Инга Петкевич - Мы с Костиком
Я вскарабкался к ней на крышу. Она покосилась на меня, зевнула и, положив голову на лапы, закрыла глаза.
Я присел рядом, достал из портфеля свой завтрак — бутерброд с колбасой и яблоко. Собака повела носом, но попрошайничать не стала. Я предложил ей бутерброд, она открыла глаза, оглядела меня с ног до головы и только тогда взяла…
Взяла вежливо, безразлично и сразу же опять закрыла глаза. Я даже подумал, что она его не съела, а спрятала за щёку, чтобы потом сложить где-нибудь, как мышей. Но проверить этого я не мог. Я сидел и жевал яблоко — собаки ведь не едят яблок.
Перед нами была тёмная кирпичная стена. В ярко освещённых непрозрачных окнах бани одевались и раздевались тени людей, из открытых форточек валил белый пар.

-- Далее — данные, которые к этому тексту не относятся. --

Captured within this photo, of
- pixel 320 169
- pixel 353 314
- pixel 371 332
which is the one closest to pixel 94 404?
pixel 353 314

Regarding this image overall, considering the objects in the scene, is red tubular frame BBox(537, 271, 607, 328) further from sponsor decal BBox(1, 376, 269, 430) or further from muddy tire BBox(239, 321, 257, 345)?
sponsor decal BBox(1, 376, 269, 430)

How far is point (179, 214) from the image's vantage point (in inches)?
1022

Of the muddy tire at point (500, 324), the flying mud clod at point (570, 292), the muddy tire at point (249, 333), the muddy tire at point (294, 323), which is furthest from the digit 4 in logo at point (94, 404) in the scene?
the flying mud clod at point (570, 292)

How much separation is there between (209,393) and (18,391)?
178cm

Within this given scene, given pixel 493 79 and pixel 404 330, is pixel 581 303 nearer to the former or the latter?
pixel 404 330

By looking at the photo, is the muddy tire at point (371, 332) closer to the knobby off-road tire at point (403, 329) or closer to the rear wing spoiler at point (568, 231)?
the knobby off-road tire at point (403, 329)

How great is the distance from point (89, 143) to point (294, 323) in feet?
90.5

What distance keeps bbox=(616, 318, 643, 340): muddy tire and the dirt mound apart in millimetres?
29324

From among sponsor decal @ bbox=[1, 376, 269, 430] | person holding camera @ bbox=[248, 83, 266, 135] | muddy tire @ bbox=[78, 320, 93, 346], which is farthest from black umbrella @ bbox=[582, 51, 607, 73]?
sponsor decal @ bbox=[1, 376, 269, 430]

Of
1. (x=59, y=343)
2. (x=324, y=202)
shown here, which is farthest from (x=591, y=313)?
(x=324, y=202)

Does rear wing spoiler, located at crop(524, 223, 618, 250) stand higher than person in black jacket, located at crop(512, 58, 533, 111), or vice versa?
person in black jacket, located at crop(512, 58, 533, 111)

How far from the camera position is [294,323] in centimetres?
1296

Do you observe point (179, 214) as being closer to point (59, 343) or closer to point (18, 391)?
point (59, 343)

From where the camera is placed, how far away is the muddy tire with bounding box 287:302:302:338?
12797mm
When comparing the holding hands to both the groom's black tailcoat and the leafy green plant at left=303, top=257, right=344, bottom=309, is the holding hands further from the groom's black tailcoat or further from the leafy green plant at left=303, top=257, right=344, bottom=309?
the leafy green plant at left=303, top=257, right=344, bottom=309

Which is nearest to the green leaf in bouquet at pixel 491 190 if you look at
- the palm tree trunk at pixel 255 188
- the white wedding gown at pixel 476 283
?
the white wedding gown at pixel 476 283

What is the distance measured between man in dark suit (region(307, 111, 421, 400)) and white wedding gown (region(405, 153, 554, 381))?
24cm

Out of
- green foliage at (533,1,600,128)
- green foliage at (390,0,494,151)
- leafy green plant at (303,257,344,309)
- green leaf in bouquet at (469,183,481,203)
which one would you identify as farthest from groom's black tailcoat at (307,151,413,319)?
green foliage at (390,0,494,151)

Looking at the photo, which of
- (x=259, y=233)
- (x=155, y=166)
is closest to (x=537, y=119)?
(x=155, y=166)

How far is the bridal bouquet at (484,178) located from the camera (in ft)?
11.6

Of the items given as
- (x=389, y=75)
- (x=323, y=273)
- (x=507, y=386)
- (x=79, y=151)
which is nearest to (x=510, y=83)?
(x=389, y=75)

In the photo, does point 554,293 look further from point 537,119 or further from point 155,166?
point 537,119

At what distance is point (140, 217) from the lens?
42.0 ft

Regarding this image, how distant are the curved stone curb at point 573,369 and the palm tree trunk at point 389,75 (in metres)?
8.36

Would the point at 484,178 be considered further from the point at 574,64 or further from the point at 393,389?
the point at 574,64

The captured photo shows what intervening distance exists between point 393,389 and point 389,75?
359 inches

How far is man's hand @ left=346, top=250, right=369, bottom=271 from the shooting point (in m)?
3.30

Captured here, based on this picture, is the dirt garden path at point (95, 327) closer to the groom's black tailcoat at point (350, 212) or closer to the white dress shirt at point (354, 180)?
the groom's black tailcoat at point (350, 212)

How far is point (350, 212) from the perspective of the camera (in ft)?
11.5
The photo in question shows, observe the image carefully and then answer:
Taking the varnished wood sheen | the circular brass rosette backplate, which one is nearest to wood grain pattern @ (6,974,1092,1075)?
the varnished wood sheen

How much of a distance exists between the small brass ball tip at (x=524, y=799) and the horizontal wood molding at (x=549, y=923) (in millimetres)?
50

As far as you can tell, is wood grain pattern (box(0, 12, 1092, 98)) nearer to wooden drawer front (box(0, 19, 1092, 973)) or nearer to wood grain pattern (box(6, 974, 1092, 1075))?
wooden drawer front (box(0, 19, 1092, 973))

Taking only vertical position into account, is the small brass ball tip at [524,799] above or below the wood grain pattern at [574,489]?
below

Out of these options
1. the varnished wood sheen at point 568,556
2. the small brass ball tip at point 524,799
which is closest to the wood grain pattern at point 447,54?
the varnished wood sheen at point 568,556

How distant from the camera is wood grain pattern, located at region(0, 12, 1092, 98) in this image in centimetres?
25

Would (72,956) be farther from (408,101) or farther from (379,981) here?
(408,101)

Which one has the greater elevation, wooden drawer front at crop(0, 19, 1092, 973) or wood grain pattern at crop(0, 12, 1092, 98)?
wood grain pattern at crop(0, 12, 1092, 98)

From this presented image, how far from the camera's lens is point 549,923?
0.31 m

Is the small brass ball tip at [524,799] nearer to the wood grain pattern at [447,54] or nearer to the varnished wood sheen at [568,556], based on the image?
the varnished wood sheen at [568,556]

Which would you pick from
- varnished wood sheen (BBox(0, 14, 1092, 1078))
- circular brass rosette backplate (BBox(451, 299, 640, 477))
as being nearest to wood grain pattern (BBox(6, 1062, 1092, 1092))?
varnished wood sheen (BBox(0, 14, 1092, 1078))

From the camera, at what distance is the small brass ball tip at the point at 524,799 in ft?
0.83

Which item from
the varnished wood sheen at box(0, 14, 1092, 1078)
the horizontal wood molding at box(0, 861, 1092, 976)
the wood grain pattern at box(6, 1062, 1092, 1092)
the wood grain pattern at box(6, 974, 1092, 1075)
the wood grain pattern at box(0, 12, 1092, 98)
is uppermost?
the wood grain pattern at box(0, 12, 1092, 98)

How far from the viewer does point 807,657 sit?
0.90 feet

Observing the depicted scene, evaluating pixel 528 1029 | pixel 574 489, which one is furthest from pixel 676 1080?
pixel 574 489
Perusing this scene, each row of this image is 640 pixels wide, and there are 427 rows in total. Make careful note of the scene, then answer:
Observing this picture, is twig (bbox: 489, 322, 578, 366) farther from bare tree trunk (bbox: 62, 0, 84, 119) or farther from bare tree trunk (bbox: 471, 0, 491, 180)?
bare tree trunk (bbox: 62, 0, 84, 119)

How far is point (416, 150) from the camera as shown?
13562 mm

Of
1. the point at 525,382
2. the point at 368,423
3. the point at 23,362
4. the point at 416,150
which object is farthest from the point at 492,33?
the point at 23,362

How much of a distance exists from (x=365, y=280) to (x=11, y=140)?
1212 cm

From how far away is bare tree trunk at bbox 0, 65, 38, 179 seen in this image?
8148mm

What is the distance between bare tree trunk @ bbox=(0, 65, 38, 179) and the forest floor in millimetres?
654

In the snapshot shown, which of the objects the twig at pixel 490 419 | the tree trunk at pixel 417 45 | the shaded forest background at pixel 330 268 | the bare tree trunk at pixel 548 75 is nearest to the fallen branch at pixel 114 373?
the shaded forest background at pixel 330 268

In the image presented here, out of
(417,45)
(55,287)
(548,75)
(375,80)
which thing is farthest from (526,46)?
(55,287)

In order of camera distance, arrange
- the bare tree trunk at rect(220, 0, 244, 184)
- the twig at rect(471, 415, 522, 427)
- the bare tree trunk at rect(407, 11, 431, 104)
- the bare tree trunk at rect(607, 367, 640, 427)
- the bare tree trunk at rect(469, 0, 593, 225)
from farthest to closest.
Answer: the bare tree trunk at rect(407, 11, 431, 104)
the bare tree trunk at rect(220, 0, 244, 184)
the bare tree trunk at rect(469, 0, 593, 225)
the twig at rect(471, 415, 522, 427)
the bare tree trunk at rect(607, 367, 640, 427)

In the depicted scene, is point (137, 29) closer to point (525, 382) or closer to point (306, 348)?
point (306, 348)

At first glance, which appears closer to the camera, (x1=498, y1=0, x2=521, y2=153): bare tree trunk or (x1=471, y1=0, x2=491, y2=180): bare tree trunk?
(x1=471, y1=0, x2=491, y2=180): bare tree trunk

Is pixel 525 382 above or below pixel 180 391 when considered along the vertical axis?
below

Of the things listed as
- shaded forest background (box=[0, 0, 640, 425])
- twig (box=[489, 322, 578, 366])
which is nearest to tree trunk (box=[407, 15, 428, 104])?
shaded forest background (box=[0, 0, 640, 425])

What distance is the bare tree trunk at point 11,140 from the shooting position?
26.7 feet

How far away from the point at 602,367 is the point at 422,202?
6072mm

Собака зевала, и я тоже начал зевать и опять подумал про печку. Что вот если бы у меня была печка, то собаке она конечно бы понравилась, и тогда бы она пошла ко мне жить. А так у меня ничего нет, и ей со мной скучно и неинтересно. Но она не убегала, и через некоторое время я решил её погладить. Она вздрогнула и чуть поморщилась. Я потрепал её за ухо, и она лизнула меня чёрным и горячим языком. Тогда я снял ремень и привязал к её ошейнику.
Сначала мы просто ходили по улицам. Это очень здорово — ходить со своей собакой по улицам. Идёшь себе, как ни в чём не бывало, а все на тебя глазеют, и всем завидно. Заходи в любой двор, в любой сквер — никто не посмеет тебя тронуть…
— Вот это собака! — говорят мальчишки.
— А это что ещё за собака? — хихикают девчонки.
— Ну и страшилище, — ворчит дворник. — Бывает же на свете.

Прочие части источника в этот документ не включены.